Sen. Charles E. Grassley of Iowa, the ranking Republican on the Senate Judiciary Committee, denounced Assistant Attorney General Lanny A. Breuer on the floor of the Senate on Wednesday, declaring that Breuer’s “incredibly poor judgment” and lack of candor over the botched Fast and Furious gun-tracking operation make him unfit to head the Criminal Division.
“It’s past time for accountability at the senior levels of the Justice Department,” Grassley said. “I believe it’s time for him to go.”
Grassley called on Breuer to “do the honorable thing” and tender his resignation. If he refuses to do that, Grassley went on, Attorney General Eric Holder, who will testify before the House Judiciary Committee on Thursday in what is certain to be a hostile and heated session, should fire him at once.

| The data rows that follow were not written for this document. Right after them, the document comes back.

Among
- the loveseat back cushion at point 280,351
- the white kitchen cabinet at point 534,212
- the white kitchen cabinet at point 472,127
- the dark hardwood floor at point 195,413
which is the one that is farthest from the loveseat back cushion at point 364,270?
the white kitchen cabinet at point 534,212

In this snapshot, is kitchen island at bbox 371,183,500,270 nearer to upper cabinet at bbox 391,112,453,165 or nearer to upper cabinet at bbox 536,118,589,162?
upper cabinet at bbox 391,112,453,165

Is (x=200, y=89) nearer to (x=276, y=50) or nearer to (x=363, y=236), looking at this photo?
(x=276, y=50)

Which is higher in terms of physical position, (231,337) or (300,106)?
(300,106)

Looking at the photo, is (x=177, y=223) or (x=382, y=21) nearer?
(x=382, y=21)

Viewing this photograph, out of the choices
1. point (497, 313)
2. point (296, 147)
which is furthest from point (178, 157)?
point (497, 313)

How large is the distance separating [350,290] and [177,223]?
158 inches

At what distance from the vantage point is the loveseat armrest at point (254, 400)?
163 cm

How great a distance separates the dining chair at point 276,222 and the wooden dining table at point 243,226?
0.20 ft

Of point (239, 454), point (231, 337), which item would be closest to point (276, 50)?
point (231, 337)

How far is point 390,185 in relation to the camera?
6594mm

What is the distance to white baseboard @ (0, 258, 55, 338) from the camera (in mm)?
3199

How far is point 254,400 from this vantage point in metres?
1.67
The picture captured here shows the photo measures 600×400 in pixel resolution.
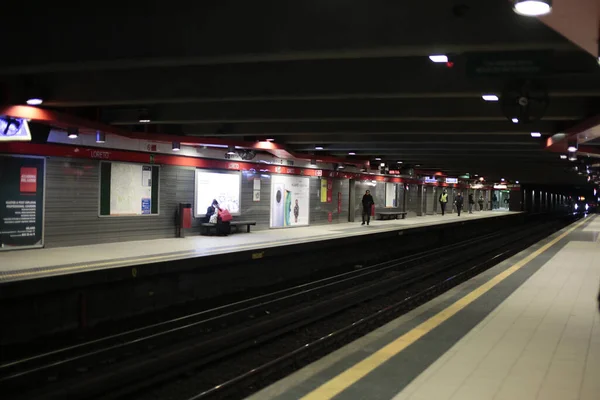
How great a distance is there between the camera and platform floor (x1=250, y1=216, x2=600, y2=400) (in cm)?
444

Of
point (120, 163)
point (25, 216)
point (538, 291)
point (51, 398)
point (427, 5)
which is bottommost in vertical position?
point (51, 398)

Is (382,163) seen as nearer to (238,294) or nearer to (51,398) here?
(238,294)

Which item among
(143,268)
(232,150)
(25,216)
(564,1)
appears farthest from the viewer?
(232,150)

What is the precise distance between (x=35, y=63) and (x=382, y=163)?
65.6 feet

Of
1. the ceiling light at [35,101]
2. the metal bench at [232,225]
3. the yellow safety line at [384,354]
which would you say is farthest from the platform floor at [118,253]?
the yellow safety line at [384,354]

Grassley said Breuer had displayed “a complete lack of judgment,” not only in the Fast and Furious episode but in an earlier gun-tracking operation that originated in the George W. Bush administration known as Wide Receiver. Even worse, Grassley said, Breuer was misleading within the DOJ and in communicating with Congress about what he knew about Fast and Furious, and when.

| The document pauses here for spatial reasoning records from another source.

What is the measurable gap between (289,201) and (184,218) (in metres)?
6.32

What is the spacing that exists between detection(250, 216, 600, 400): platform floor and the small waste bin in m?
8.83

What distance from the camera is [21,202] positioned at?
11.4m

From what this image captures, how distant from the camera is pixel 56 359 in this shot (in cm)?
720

Average Americans are rightly “outraged and astonished” by the details of Fast and Furious as they seep out, Grassley said. Unfortunately, the senator went on, there appears to be “a vast gulf” between what outrages most Americans and what outrages Breuer.
Grassley’s condemnation of Breuer, while not surprising in view of Grassley’s steady criticism of Fast and Furious and skepticism over the DOJ’s explanations, was dramatic nonetheless. And the timing was unfortunate for Holder, who is guaranteed a hostile reception on Thursday when he appears before the House Judiciary Committee, two of whose members are among the most vociferous Republican critics of the DOJ and want someone to pay for its recent mistakes.